«Proviamo ad alzare lo sguardo»
di Gianantonio Girelli

In merito alla situazione che sta vivendo il nostro Paese e la Lombardia in particolare, pubblichiamo la riflessione proposta dal consigliere regionale valsabbino del Pd Gianantonio Girelli



In queste ore difficili per tutti, con sentimenti altalenanti e senso di impotenza di fronte a un nemico così subdolo, cerco sicurezza provando ad alzare lo sguardo. Per questo anche tra noi vale la pena elevare il livello della discussione, che non può esaurirsi nelle polemiche sterili tra Istituzioni, tra chi arriva primo nell'accaparrarsi sul mercato i dispositivi medici.

Innanzitutto voglio confermare che mi conforta l'approccio del nostro Governo al contrasto della pandemia di Covid-19. Rispetto al modello simil bellico paventato inizialmente di alcuni Paesi, che punta a non contrastare la diffusione ma a curare i malati (col rischio di migliaia di vittime e la quasi sicurezza che nessun sistema sanitario nazionale sarà in grado di prestare le cure necessarie a un numero così alto di infetti), l'Italia, in linea con l'esempio cinese e sudcoreano, ha deciso fin da subito di arginare l'infezione con provvedimenti emergenziali e rigorosi di isolamento della popolazione.

Abbiamo quindi optato per la vita delle persone, per la salvezza del maggior numero possibile di cittadini, a discapito - il tempo ci dirà a che costi - della nostra economia. Il nostro modello però differisce, mi preme sottolinearlo, da quello cinese per la nostra intrinseca umanità, per la nostra cultura, per la nostra civiltà. Per il nostro senso laico e cattolico insieme. Per noi il Paese si fonda sulla coesistenza delle generazioni. E di questo, ne sono fiero. E di questo vorrei che ci ricordassimo all'indomani della fine dell'epidemia.

Questa pandemia ci sta insegnando che nessuno può sentirsi al sicuro dal punto di vista sanitario. Anzi, ad essere messe a dura prova sono le realtà più avanzate dal punto di vista scientifico e organizzativo. In questi giorni molti cittadini hanno riscoperto la straordinaria capacità degli ospedali pubblici: abbiamo medici, infermieri e scienziati tra i migliori al mondo.

=-=-=

● CONSEGNA A: Riassumi in due frasi la riflessione sulla pandemia di Covid-19.
● CONSEGNA B: Prosegui la riflessione sulla pandemia di Covid-19 partendo dopo la sua ultima frase.

Righe del dataset

=-=-=

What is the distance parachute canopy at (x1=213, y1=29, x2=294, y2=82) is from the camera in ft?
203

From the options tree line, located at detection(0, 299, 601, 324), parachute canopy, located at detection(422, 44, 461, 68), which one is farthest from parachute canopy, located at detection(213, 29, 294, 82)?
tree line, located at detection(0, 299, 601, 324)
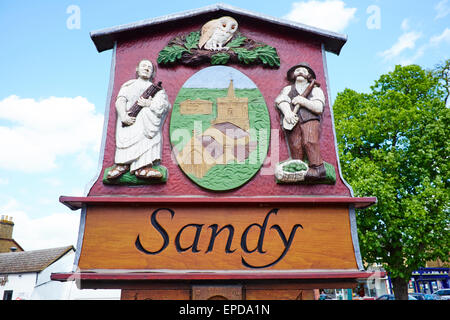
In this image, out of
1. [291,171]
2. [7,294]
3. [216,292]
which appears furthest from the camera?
[7,294]

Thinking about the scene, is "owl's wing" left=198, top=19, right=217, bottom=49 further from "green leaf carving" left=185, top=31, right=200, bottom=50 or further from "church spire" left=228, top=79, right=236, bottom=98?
"church spire" left=228, top=79, right=236, bottom=98

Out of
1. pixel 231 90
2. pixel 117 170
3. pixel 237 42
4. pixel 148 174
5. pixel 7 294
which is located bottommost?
pixel 7 294

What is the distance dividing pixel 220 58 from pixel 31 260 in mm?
18158

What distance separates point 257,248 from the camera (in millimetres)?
5512

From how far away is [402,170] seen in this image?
45.3ft

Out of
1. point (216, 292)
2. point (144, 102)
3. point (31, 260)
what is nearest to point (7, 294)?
point (31, 260)

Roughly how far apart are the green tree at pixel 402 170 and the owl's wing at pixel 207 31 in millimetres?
8903

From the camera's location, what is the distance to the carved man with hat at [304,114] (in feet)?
19.5

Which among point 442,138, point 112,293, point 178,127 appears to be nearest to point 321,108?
point 178,127

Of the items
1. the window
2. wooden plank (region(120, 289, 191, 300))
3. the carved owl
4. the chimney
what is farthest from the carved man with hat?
the chimney

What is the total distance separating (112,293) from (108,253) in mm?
8973

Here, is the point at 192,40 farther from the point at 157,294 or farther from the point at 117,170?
the point at 157,294

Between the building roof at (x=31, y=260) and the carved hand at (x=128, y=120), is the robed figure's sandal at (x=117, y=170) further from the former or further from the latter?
the building roof at (x=31, y=260)

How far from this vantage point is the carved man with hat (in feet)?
19.5
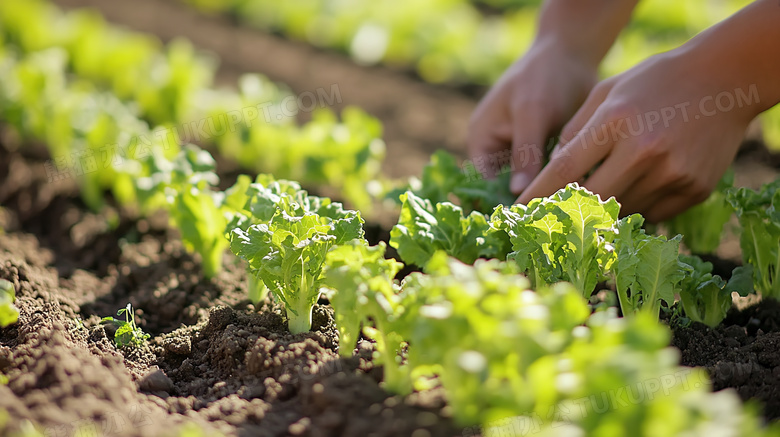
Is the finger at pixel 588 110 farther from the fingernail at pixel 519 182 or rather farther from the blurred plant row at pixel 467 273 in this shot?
the blurred plant row at pixel 467 273

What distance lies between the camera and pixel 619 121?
243cm

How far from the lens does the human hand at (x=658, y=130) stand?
2.43 metres

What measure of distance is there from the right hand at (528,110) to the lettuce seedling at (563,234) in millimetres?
601

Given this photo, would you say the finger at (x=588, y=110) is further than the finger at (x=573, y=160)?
Yes

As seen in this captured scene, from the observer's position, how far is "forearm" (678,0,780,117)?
93.3 inches

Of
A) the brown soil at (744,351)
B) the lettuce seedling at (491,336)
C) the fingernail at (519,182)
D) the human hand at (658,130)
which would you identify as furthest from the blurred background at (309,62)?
the lettuce seedling at (491,336)

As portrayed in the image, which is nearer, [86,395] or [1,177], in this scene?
[86,395]

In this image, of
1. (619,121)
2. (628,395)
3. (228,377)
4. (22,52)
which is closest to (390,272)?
(228,377)

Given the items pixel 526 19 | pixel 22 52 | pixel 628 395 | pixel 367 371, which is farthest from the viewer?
pixel 526 19

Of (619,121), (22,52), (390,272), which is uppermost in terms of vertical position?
(22,52)

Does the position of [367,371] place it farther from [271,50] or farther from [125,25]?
[125,25]

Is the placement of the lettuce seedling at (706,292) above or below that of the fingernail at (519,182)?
below

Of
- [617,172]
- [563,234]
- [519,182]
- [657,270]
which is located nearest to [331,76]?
[519,182]

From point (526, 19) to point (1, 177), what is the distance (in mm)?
5063
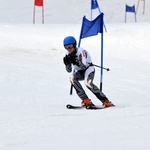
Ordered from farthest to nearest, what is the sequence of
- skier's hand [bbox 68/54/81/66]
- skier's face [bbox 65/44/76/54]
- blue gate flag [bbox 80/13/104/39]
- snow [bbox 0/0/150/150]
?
blue gate flag [bbox 80/13/104/39], skier's hand [bbox 68/54/81/66], skier's face [bbox 65/44/76/54], snow [bbox 0/0/150/150]

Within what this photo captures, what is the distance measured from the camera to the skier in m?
6.69

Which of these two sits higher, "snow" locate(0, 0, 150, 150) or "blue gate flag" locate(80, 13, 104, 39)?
"blue gate flag" locate(80, 13, 104, 39)

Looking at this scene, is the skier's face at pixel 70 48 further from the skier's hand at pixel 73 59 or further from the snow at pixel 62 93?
the snow at pixel 62 93

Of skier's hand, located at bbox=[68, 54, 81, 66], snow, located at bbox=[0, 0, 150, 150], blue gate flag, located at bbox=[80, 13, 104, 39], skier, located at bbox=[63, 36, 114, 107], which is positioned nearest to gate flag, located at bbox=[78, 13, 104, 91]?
blue gate flag, located at bbox=[80, 13, 104, 39]

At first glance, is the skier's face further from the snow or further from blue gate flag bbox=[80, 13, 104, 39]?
blue gate flag bbox=[80, 13, 104, 39]

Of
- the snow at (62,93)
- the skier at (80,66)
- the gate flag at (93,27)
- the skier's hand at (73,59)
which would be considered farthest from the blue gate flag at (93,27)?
the skier's hand at (73,59)

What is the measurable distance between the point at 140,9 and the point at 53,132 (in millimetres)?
26431

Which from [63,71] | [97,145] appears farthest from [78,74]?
[63,71]

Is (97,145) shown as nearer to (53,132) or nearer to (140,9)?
(53,132)

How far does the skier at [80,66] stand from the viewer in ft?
22.0

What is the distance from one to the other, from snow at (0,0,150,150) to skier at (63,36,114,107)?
0.35 meters

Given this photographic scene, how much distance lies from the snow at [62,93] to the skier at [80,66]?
353 mm

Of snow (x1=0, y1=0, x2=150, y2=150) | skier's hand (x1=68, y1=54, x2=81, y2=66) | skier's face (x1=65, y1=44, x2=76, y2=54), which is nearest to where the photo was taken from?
snow (x1=0, y1=0, x2=150, y2=150)

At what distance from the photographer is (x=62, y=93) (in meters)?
9.04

=-=-=

● RISPOSTA SCRITTA A: L'autore, consigliere regionale valsabbino del Pd, invita ad alzare lo sguardo e a elevare la discussione oltre le polemiche sterili tra Istituzioni. Si dice confortato dalla scelta del Governo di arginare l'infezione con rigorosi provvedimenti di isolamento, privilegiando la vita delle persone a discapito dell'economia, e sottolinea che il modello italiano differisce da quello cinese per umanità, cultura e civiltà; osserva inoltre che la pandemia mette a dura prova anche le realtà più avanzate, mentre molti cittadini hanno riscoperto la straordinaria capacità degli ospedali pubblici.

● RISPOSTA SCRITTA B:
Ma chi è stato chiamato a guidare la politica regionale negli anni passati ha favorito la nascita e lo sviluppo delle strutture private accreditate, depotenziando di conseguenza quelle pubbliche. Ed allora, ripensare all'organizzazione della sanità è oggi ancor più indispensabile di ieri. Dobbiamo avere la forza di riaffermare il primato del pubblico nel governo del privato, a cui va sì riconosciuta piena dignità, accompagnata però da altrettanta disponibilità a seguire quanto loro indicato.

Infine credo che la riflessione vada portata a livello globale. Esiste la necessità di un dialogo continuo tra i sistemi dei vari Stati su ricerca, controllo, azioni e strategie. In un pianeta interconnesso, questa emergenza ci ha insegnato che l'unico vero grande confine è quello del mondo.

Per questo oggi più che mai serve più Europa, non meno Europa. Una comunità rafforzata che collabori nel contrasto alle speculazioni, da quelle finanziarie a quelle raccapriccianti sui prezzi e lo smercio dei dispositivi medici, dove la criminalità organizzata ancora una volta si è fatta sentire. Ma un potere forte centrale serve anche contro i tanti Trump del mondo che pensano di poter comprare prototipi e vaccini per un uso nazionale e non mondiale. Scelte miopi, inutili. Il Coronavirus ha insegnato che la strada del futuro è la collaborazione: o ci si salva tutti o si perisce tutti.